Is the Intestinal Microbiota a Potential Target for SpA?

Dysbiosis in inflammatory diseases such as SpA is poorly understood. The plasticity of the dysbiosis will determine whether correcting dysbiosis has therapeutic applications. In this context, 2 distinct hypotheses have been proposed to explain the relationship between microbiota and disease association²⁵. The first involves a unidirectional model in which dysbiosis occurs early in life (e.g., influenced by early-life antibiotic exposure, delivery mode, breastfeeding, etc.) with subsequent alterations in the mucosal immune system development. This leads to a permanent alteration in microbiota composition and immune polarization in adult life. Such a scenario has been described in mice lacking lymphotoxin αβ, which affects the formation of gut-associated lymphoid tissue in the neonatal period and leads to the colonization and expansion of segmented filamentous bacteria that ultimately drive IL-17–mediated autoimmunity²⁶. The second model suggests a more reversible balance between microbiota composition, gene susceptibility, and immune activation that is compatible with the therapeutic application of microbiota as a target.

In the context of PsA and SpA, there is evidence for both unidirectional and multidirectional models. For example, breastfeeding was reported to protect against the development of AS²⁷, which could be an indirect link with its effect on microbiota composition. In addition, HLA-B27 may lead to changes in gut microbiota composition²⁸. In psoriasis, a differential relationship exists between microbiota and disease in adult versus neonatal life²⁹. In human PsA, profound changes in microbiota have been described³⁰. Whether similar shifts in microbiota occur in all different forms of SpA is not clear³¹. Further, whether the gut is the only involved barrier site is equally unclear in view of data on lung microbiota³¹ and other rheumatic diseases such as rheumatoid arthritis^32,33.
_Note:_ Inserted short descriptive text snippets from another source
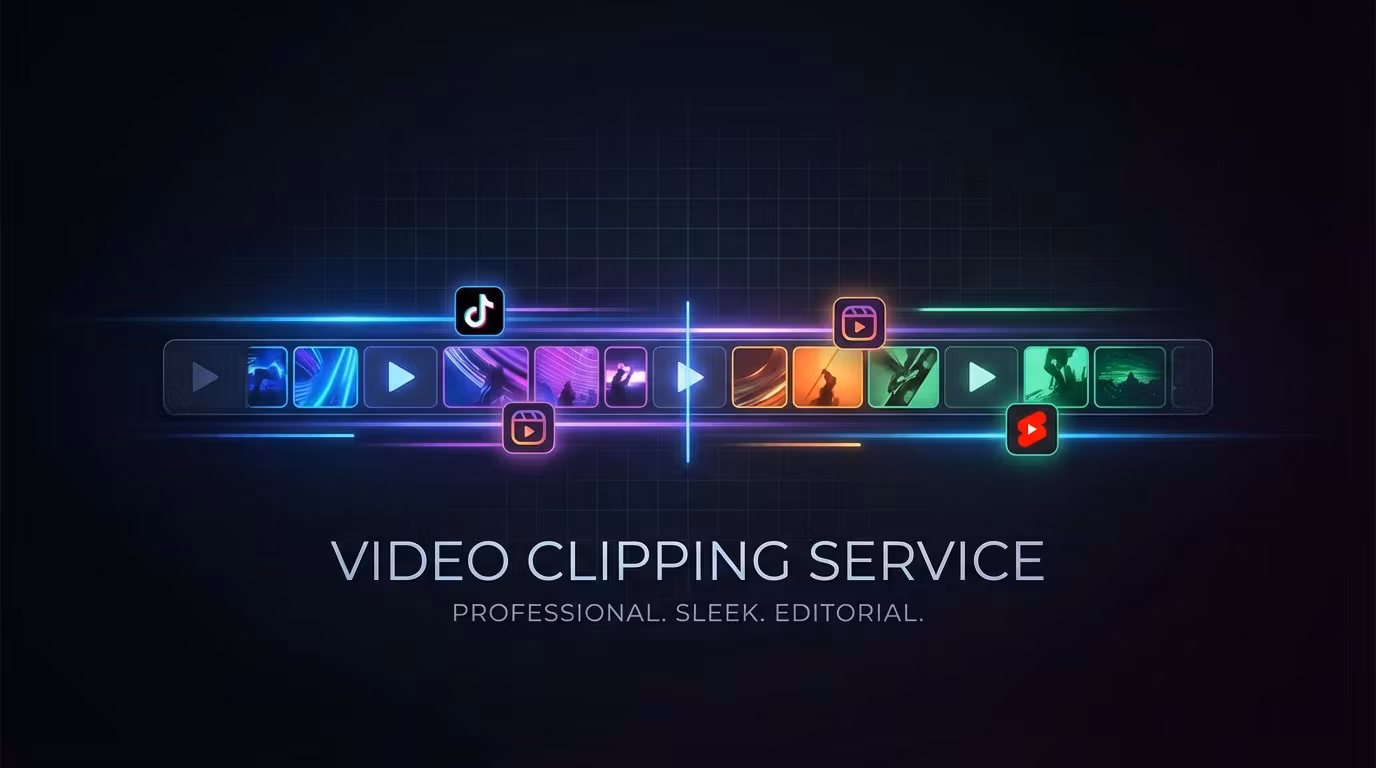 Monthly Clipping Service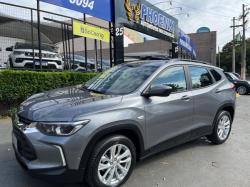 CHEVROLET Tracker 1.0 12V 4P FLEX TURBO LTZ AUTOM�TICO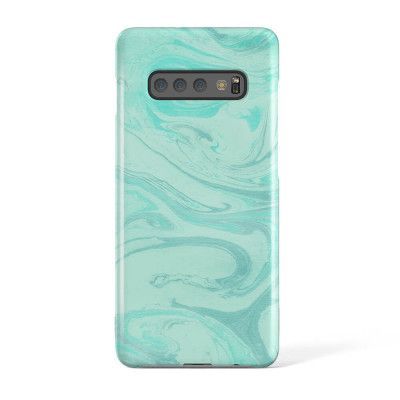 Svenskdesignat mobilskal till Samsung Galaxy S10 Plus - Pat2189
The contribution of dysbiosis to inflammatory disease opens perspectives for the development of novel therapies aimed at restoring homeostatic microbial ecological communities. The concept of ecosystem restoration follows the idea that a dysregulated microbiota can be restored by the transfer of specific microbial consortia or even full microbial ecosystems [fecal microbiota transplantation (FMT)] from a healthy donor to a diseased individual. FMT is highly effective in restoring microbial complexity as a treatment for recurrent Clostridium difficile infections in humans³⁴ and for the restoration of rumen function in ruminants³⁵. The success of ecosystem restoration in several diseases may be a key to better understanding the precise effect of microbial changes on SpA disease initiation and progression, especially in analyzing the potential use of microbial supplementation as a therapeutic choice for patients with SpA.

Collectively, the data highlight that much more needs to be understood about the complex interrelation between genetics, environment, and inflammation, including regional and time-dependent effects. Further, the role of microbiota in educating and altering the functionality of local immune cells and its role in the development of SpA needs further research.